Trecho da fonte

= = =

Jorge Jesus: "Sem a pandemia, talvez estivesse até hoje no Flamengo"
Jorge Jesus escreve semanalmente uma coluna no jornal Record, em Portugal, e lembrou sua passagem marcante pelo clube brasileiro

Jorge Jesus deixou o Flamengo há mais de seis anos, mas segue fortemente ligado à história recente do clube. Em coluna publicada no jornal português Record, o treinador relembrou a passagem pelo Rubro-Negro e afirmou que comandou o maior clube de sua carreira.
“O maior clube que eu treinei foi o Flamengo. Segundo estudos, só o Barcelona supera a ‘Nação rubro-negra’ em número de torcedores. Mas com a grandeza vem a exigência, por vezes sufocante, dada a disputa com o Palmeiras, pelo troféu de ‘clube mais vencedor do Brasil’”, escreveu.
Atualmente no comando do Al Nassr, da Arábia Saudita, o técnico também recordou a relação com o elenco campeão de 2019.
“Foi o grupo que mais se interessou e se preocupou comigo. Se interessavam em saber o porquê dos exercícios e das conversas com alguns durante o treino. E eu ficava no gramado a explicar tudo, no final”, completou.

Números históricos no Flamengo
Jorge Jesus tem o melhor aproveitamento de um técnico do Flamengo no século. Em 58 jogos, foram 44 vitórias, 10 empates e quatro derrotas, com 81,6% de aproveitamento.
No período, o treinador conquistou cinco títulos: Campeonato Carioca, Campeonato Brasileiro, Libertadores, Supercopa do Brasil e Recopa Sul-Americana.

= = =

Dados em estudo
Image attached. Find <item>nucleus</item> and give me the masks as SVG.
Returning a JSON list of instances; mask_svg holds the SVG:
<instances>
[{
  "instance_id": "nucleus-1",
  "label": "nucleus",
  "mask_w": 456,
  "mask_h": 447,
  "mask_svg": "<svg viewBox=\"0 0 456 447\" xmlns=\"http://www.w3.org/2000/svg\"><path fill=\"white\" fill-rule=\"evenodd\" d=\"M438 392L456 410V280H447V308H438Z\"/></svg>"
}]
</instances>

= = =

Tarefa proposta
Troque "vitórias" por "triunfos" no trecho do texto sobre Jorge Jesus que vai de "Números históricos no" a "81,6% de aproveitamento.". Reproduza esse trecho com a alteração.

Sua resposta
Números históricos no Flamengo
Jorge Jesus tem o melhor aproveitamento de um técnico do Flamengo no século. Em 58 jogos, foram 44 triunfos, 10 empates e quatro derrotas, com 81,6% de aproveitamento.